ThymineC wrote:Flatfingers wrote:The usual BS "humanity is killing itself" narrative excuse for why
we choose to go to the Moon (and other places), and to do the hard things. Bah.
What's wrong with that? It's the most plausible explanation there is.
It really isn't.
Consider just one example. As I linked to in my comment, we didn't develop the technology required to send representatives of humanity to the Moon and safely back again because we had to in order to avoid species extinction or any other self-induced disaster. We did it because we don't only destroy; we also dream of better things, and then we build them. There are times when we choose to create, to explore, to exceed our limits. (Sound familiar?)
At the larger level, the chart that matters is the one that shows that the history of human development is not one of ever-worse failure, but of ever-increasing success. We have moved from caves and sticks to cities and sanitation and medicine and computers and more humans enjoying a longer and more expressive life than at any other time -- not the other direction. We exist as we do today specifically because we have the capacity to imagine something better and make it happen.
It is not necessary to believe that our only possible reason to live elsewhere is to escape something bad. Maybe game developers resort to the "humanity had trashed itself" excuse for a narrative hook because it's something they personally want to believe, or because they're lazy, or they're out of time.
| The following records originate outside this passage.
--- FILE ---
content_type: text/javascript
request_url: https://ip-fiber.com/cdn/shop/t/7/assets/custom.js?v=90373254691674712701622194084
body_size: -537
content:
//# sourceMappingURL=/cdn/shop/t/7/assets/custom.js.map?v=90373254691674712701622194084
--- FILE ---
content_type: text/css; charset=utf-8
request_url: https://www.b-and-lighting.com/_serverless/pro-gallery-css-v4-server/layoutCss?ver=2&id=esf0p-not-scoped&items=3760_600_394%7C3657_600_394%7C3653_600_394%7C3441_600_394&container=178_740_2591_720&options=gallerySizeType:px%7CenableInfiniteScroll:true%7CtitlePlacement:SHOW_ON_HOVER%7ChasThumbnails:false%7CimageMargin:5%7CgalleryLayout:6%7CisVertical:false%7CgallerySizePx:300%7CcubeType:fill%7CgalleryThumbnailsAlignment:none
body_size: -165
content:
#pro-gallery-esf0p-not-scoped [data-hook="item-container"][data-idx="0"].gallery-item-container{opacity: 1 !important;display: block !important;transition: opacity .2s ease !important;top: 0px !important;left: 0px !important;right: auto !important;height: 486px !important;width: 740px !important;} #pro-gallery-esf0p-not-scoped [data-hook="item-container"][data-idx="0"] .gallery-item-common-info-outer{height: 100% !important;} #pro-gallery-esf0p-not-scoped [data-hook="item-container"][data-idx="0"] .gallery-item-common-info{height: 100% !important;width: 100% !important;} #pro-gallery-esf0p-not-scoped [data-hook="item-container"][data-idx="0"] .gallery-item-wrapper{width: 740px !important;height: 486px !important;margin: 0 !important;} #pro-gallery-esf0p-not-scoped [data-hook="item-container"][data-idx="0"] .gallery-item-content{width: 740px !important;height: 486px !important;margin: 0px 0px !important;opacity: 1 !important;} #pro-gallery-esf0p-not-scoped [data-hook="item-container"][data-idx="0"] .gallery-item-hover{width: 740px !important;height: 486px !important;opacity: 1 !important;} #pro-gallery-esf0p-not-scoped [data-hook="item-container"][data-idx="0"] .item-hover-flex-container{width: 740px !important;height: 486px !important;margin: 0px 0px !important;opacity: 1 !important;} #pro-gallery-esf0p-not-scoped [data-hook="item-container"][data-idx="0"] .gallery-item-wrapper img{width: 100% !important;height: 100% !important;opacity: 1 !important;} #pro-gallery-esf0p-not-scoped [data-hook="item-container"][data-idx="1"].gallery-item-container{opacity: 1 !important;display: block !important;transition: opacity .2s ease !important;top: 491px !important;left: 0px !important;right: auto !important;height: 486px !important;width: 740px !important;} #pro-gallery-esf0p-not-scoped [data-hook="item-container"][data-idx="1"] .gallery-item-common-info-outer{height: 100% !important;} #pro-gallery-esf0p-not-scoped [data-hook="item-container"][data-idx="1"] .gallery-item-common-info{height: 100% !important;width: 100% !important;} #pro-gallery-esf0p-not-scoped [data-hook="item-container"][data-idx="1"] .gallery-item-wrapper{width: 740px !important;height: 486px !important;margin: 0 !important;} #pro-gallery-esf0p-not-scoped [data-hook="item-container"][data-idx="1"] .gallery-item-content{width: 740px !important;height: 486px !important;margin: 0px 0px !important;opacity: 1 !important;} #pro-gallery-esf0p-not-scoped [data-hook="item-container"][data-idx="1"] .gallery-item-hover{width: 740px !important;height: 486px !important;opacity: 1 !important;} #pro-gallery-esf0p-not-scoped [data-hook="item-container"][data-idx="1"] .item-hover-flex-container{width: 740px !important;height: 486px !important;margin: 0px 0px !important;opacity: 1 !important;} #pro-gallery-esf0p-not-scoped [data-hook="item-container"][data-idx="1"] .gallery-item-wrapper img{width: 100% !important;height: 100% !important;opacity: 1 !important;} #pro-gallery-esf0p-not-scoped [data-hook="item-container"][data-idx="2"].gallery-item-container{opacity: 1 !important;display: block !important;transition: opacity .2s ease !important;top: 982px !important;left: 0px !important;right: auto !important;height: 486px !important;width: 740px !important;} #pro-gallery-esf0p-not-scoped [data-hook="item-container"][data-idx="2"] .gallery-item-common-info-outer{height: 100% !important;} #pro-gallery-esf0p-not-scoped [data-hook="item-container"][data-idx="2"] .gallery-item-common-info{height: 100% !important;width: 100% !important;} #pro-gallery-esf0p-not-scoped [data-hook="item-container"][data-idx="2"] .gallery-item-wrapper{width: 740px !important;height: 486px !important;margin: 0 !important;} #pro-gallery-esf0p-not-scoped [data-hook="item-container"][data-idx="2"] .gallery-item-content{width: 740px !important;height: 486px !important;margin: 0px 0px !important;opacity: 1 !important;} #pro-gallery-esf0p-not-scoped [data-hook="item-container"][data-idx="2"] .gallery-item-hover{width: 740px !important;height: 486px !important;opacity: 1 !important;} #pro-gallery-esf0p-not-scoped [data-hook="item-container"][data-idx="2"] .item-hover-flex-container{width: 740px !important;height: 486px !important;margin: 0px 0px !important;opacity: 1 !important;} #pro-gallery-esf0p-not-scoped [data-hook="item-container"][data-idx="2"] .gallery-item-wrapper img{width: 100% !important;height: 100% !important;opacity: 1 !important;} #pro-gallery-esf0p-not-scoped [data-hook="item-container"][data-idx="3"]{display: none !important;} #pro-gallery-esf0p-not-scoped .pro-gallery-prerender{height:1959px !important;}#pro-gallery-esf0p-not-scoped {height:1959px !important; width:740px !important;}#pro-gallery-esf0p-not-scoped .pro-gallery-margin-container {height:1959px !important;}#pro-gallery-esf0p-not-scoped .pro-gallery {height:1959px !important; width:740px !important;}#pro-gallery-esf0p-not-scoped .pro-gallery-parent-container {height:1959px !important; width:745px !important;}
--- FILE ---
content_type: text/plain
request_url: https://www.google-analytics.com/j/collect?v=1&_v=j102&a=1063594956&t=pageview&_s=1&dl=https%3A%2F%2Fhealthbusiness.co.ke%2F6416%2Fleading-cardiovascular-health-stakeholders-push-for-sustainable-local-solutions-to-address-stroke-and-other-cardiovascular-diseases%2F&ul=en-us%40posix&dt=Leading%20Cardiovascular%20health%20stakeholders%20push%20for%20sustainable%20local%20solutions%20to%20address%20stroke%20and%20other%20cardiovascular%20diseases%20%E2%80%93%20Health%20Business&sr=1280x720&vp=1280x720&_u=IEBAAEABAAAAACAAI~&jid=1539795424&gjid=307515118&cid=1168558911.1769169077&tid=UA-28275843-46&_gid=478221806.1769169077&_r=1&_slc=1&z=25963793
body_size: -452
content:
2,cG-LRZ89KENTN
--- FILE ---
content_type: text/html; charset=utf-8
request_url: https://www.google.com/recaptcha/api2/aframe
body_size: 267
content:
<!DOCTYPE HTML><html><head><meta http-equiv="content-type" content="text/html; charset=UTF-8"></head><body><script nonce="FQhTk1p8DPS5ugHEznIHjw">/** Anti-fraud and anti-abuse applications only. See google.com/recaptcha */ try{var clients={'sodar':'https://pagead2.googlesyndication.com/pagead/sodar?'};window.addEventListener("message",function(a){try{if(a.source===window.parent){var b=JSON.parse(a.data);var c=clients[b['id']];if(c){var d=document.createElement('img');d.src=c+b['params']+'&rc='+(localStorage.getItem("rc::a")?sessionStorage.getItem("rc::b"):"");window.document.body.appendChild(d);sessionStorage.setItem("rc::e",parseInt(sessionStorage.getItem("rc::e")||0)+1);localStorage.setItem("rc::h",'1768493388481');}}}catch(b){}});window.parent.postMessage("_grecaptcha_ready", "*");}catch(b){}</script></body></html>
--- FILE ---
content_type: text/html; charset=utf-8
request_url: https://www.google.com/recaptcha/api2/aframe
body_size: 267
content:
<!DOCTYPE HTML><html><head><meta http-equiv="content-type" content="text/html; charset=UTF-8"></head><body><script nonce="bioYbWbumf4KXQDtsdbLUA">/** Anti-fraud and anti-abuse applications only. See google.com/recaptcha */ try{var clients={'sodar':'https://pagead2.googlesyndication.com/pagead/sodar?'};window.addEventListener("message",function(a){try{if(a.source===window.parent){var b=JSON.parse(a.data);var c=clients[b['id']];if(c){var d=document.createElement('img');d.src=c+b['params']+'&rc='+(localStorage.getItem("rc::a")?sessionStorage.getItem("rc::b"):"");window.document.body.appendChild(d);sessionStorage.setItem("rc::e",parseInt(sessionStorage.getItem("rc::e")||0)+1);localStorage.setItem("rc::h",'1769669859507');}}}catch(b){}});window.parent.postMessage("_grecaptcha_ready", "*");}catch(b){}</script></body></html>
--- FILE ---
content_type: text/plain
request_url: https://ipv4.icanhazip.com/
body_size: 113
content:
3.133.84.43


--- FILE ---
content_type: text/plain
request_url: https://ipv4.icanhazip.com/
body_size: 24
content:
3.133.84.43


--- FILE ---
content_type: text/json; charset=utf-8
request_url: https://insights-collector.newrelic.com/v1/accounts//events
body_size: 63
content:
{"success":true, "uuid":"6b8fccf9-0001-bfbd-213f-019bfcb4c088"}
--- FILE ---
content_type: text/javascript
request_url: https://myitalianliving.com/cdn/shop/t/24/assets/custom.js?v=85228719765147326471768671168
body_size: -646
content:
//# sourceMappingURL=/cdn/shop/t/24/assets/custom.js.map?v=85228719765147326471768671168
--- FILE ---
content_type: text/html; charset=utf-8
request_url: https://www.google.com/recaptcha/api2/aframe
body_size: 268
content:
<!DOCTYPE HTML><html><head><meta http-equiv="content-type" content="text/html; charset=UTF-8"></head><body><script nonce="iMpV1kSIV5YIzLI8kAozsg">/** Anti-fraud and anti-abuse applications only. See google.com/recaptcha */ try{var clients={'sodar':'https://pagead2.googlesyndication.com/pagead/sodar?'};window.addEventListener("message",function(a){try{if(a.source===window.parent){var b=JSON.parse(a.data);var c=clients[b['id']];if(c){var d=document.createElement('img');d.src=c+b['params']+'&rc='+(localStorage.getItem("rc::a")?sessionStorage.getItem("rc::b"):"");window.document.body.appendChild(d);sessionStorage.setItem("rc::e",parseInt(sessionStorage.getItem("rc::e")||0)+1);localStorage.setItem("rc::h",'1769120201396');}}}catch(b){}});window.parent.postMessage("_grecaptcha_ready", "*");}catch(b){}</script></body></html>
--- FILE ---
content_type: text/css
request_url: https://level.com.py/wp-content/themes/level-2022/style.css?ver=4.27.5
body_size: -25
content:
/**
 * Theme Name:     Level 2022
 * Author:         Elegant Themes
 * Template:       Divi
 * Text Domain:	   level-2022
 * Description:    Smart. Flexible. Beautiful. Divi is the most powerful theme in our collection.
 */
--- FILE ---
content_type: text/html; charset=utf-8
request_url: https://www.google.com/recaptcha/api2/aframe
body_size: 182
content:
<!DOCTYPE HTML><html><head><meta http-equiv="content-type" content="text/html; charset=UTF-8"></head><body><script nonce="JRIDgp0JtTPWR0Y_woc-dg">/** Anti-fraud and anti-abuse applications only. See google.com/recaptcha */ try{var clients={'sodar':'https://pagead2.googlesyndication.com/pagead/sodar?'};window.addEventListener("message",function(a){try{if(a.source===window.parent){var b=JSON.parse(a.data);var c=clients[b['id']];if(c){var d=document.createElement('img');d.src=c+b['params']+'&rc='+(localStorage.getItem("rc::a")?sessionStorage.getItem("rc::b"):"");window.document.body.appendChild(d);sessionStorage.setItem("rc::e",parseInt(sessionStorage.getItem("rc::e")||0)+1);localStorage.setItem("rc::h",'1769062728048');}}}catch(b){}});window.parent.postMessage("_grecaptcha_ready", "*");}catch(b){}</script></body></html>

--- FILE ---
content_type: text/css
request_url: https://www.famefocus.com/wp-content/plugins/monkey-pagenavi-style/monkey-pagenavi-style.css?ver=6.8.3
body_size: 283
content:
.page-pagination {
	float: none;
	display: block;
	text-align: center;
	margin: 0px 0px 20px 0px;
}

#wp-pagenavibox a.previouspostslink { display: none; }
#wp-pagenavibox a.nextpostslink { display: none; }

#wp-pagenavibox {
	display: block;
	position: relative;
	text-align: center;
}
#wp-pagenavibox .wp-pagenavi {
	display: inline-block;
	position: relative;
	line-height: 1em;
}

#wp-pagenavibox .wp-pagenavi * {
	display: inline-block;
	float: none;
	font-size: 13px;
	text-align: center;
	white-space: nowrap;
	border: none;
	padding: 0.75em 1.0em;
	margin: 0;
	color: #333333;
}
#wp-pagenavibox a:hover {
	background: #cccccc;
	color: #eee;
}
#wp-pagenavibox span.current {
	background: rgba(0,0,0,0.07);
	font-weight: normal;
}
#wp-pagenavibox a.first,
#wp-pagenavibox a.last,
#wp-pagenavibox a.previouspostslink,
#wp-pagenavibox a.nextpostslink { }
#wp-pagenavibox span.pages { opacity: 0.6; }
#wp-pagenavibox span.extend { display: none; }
It has the minor advantage of pretending to be a kind of conflict, since Story Must Have Conflict is apparently an ironclad rule of writer's school.
But it's overused, not supported by reality, and just sort of boring.
I'd like to see some developer do better.
That doesn't mean I'm giving up on Civ: Beyond Earth. I'm just a little disappointed at what I see as the lack of effort in the background story revealed in this trailer. I'll live.